View Full Version : U.S. Urges Inquiry Into Putin Election Landslide

12-04-2007, 07:48 AM
US urges inquiry into Putin election landslide


(Gold9472: Would the U.S. have listened to Russia if they urged us for an inquiry into the 2000 and 2004 elections?)

By Adrian Blomfield and Richard Holt
Last Updated: 8:01am GMT 03/12/2007

The US has called for an investigation into claims of vote-rigging after President Vladimir Putin's party swept to a landslide victory in Russia.

The result clears the way for the president to retain his grip on power even after he is required to step down next year at the end of his second term.

Whether he plans to do so as president, prime minister or from some other post is only likely to become apparent later this month.

The Kremlin has hailed the result as a sign that voters want Mr Putin to maintain his influence.

"Russian voters spoke in favour of United Russia, thus supporting President Putin's course, and spoke in favour of it being continued after the current president's second term ends," a Kremlin spokesman told Reuters.

The Communists, who came second with just under 12 per cent of the vote, have vowed to challenge the result in the courts.

"Early reports from Russia include allegations of election-day violations. We urge Russian authorities to investigate these claims," said Gordon Johndroe, a spokesman for White House national security council.

The US had criticised Moscow for stifling dissent before the poll. Mr Putin replied by telling the West not to poke their "snotty noses" into Russian affairs.

Critics called the vote "the most dishonest" in post-Soviet history, outstripping even Boris Yeltsin's questionable re-election in 1996.

Gennady Zyuganov, the Communist party leader, said: "If under Yeltsin there were two ways to get votes - intimidation and ballot fixing - now they have thought up at least 15 ways to entrap and betray voters."

Although voters had a choice of 11 parties, the only ones with a chance of making it into Russia's notoriously feckless Duma are either creations of the Kremlin or loyal to it.

Even the Communist Party is reluctant to criticise Mr Putin openly - even if it is allowed to oppose the government on peripheral matters.

Yabloko and the Union of Right Forces, two pro-Western parties, were allowed to take part.

Critics say this was because their failure to unite meant there was no chance of them crossing the seven per cent threshold needed to gain representation in the Duma.

Mr Putin's most serious opponents, an unlikely coalition of pro-Western liberals and radical nationalists known as The Other Russia, were prevented from standing.

Its leader, the former chess champion Garry Kasparov, was jailed for five days last weekend after being found guilty of participating in an unlawful opposition protest that police violently broke up.

"They are not just rigging the vote, they are raping the whole electoral system," Mr Kasparov said after casting a deliberately spoiled ballot. "These elections are a reminder of Soviet elections when there was no choice."

While the elections lack international legitimacy after Europe's main observer body boycotted the poll, many Russians appeared happy to endorse the president by supporting United Russia.

Yelena Parinova, an economist, said as she left a polling station: "Instead of drinking vodka we drink something healthier because we have something to live for now.

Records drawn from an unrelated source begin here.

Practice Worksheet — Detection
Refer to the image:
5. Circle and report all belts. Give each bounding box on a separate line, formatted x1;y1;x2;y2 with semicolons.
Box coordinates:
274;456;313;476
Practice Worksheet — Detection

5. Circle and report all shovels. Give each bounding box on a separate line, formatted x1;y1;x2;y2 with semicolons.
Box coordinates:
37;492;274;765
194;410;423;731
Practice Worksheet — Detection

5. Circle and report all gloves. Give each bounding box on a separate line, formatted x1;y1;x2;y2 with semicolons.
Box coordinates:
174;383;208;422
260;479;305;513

For the first time we have a government we can trust."

Affection for Mr Putin is widespread, thanks to Russia's energy-driven economic boom and the censorship of much of the media.

The election campaign has been almost laughably one-sided. State television has lavished positive coverage on United Russia, whose billboards has been almost omnipresent across the country.

Some academics, civil servants and students claim to have been threatened with dismissal or expulsion if they did not vote for United Russia, while opposition protests have been broken up violently.

Many Russians believe that the loss of freedom has been an acceptable price to pay for the stability they have enjoyed in the past few years - but not everyone agrees.

"Stability isn't really stability if basic human rights are violated," said Georgy Tskhadadze, a 23-year-old analyst, after casting his vote for the Union of Right Forces.

"I don't want to live in a country where repression, the absence of freedom of speech and political prisoners are again the norm."

Russian parliamentary election by the numbers

60 per cent turnout at the election - higher than in 2003 despite widespread apathy. Critics said the figure had been inflated to add legitimacy to Mr Putin's victory.
11 parties contested the polls, including ciphers, loyalists and no-hopers created by the Kremlin.
300 observers monitored an election in a country that spans 11 time zones after Europe's main observer mission boycotted the poll. Mr Putin told Western leaders to keep their "snotty noses" out of the election.

12-04-2007, 09:34 PM
Putin seems to be a 10X better leader than Bush. People's lives are a lot better and they've got a lot more money going around in the general public.

12-04-2007, 10:22 PM
Putin and Bush are both elements of the deep state.

That either one of them should talk about the integrity of anything ever just makes me laugh.